• _What is expected_
Copy every line of the records below exactly, without the pictures.

• _Stored rows_

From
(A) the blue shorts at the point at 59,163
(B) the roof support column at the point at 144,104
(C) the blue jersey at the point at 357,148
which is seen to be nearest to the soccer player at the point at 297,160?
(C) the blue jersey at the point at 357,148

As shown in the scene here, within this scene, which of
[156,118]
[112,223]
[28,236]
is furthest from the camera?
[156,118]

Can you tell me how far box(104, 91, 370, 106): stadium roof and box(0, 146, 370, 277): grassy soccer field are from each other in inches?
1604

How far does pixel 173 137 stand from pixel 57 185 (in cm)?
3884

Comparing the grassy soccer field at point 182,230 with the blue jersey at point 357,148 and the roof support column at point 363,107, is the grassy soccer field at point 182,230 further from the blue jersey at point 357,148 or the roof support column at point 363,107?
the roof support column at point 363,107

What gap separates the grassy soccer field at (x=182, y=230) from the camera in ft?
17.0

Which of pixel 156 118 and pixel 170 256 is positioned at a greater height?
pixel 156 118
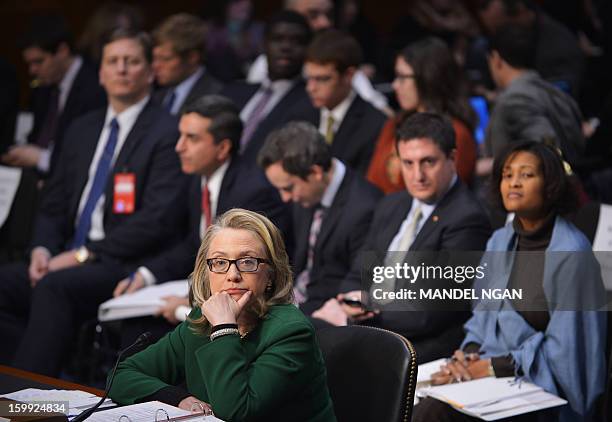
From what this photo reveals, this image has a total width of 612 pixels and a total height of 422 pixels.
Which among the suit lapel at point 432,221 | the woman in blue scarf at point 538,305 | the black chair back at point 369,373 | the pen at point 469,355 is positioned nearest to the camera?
the black chair back at point 369,373

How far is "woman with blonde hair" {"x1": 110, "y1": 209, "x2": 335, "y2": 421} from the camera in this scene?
102 inches

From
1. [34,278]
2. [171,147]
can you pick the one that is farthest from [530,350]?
[34,278]

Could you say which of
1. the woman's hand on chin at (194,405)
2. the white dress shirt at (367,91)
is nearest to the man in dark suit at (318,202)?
the white dress shirt at (367,91)

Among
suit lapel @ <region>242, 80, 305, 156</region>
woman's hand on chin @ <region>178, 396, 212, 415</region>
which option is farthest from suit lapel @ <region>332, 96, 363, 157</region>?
woman's hand on chin @ <region>178, 396, 212, 415</region>

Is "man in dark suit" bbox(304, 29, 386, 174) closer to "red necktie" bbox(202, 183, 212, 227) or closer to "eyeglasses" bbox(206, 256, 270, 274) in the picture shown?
"red necktie" bbox(202, 183, 212, 227)

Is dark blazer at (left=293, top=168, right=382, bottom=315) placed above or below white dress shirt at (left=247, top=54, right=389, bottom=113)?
below

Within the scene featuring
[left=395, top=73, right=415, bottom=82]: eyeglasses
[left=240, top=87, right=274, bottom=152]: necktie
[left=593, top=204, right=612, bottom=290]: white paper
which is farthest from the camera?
[left=240, top=87, right=274, bottom=152]: necktie

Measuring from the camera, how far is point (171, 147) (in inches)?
213

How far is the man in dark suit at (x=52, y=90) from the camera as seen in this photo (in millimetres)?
6668

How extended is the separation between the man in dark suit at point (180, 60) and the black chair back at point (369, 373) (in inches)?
141

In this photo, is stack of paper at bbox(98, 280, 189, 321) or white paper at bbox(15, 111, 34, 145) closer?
stack of paper at bbox(98, 280, 189, 321)

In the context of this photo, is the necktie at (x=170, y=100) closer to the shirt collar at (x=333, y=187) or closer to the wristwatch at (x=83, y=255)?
the wristwatch at (x=83, y=255)

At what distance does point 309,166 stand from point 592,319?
144cm

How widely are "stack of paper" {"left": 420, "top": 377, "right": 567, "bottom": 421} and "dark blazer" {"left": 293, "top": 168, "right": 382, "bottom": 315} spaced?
1060mm
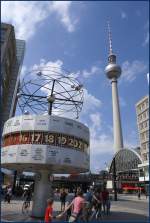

• _Solved problem_
From
(A) the blue shorts at the point at 59,163
(B) the roof support column at the point at 144,104
(C) the blue jersey at the point at 357,148
which is seen to be nearest to the soccer player at the point at 297,160?
(C) the blue jersey at the point at 357,148

As shown in the scene here, within this scene, which of
[156,118]
[112,223]
[28,236]
is furthest from the camera?
[156,118]

Can you tell me how far box(104, 91, 370, 106): stadium roof and box(0, 146, 370, 277): grassy soccer field are from each other in inches?
1604

How far does pixel 173 137 stand from pixel 57 185 (in cm)?
3884

Comparing the grassy soccer field at point 182,230 with the blue jersey at point 357,148 and the roof support column at point 363,107, is the grassy soccer field at point 182,230 further from the blue jersey at point 357,148 or the roof support column at point 363,107?
the roof support column at point 363,107

What gap separates the grassy soccer field at (x=182, y=230) from the camera in ft?
17.0

Which of pixel 156 118 and pixel 170 256 is positioned at a greater height?
pixel 156 118
From what this photo reveals, this image has a total width of 612 pixels and a total height of 422 pixels.
Which among the suit lapel at point 432,221 | the woman in blue scarf at point 538,305 | the black chair back at point 369,373 | the pen at point 469,355 is positioned nearest to the camera?
the black chair back at point 369,373

How far is "woman with blonde hair" {"x1": 110, "y1": 209, "x2": 335, "y2": 421} from the camera in this scene?
102 inches

From
1. [34,278]
2. [171,147]
can you pick the one that is farthest from [530,350]?
[34,278]

Could you say which of
1. the woman's hand on chin at (194,405)
2. the white dress shirt at (367,91)
is nearest to the man in dark suit at (318,202)?
the white dress shirt at (367,91)

Among
suit lapel @ <region>242, 80, 305, 156</region>
woman's hand on chin @ <region>178, 396, 212, 415</region>
which option is farthest from suit lapel @ <region>332, 96, 363, 157</region>?
woman's hand on chin @ <region>178, 396, 212, 415</region>

Is "man in dark suit" bbox(304, 29, 386, 174) closer to "red necktie" bbox(202, 183, 212, 227) or closer to "eyeglasses" bbox(206, 256, 270, 274) in the picture shown?
"red necktie" bbox(202, 183, 212, 227)

Is dark blazer at (left=293, top=168, right=382, bottom=315) placed above or below white dress shirt at (left=247, top=54, right=389, bottom=113)?
below

Within the scene featuring
[left=395, top=73, right=415, bottom=82]: eyeglasses
[left=240, top=87, right=274, bottom=152]: necktie
[left=593, top=204, right=612, bottom=290]: white paper
which is farthest from the camera?
[left=240, top=87, right=274, bottom=152]: necktie

Measuring from the camera, how far is point (171, 147) (in inches)?
213

How far is the man in dark suit at (x=52, y=90) from the camera as seen in this photo (in millimetres)?
6668

How extended is the separation between the man in dark suit at point (180, 60) and the black chair back at point (369, 373) (in inches)?
141

In this photo, is stack of paper at bbox(98, 280, 189, 321) or white paper at bbox(15, 111, 34, 145) closer?
stack of paper at bbox(98, 280, 189, 321)

In the context of this photo, is the necktie at (x=170, y=100) closer to the shirt collar at (x=333, y=187) or closer to the wristwatch at (x=83, y=255)?
the wristwatch at (x=83, y=255)

At what distance does point 309,166 stand from point 592,319?
144cm

How widely are "stack of paper" {"left": 420, "top": 377, "right": 567, "bottom": 421} and "dark blazer" {"left": 293, "top": 168, "right": 382, "bottom": 315} spaced?
1060mm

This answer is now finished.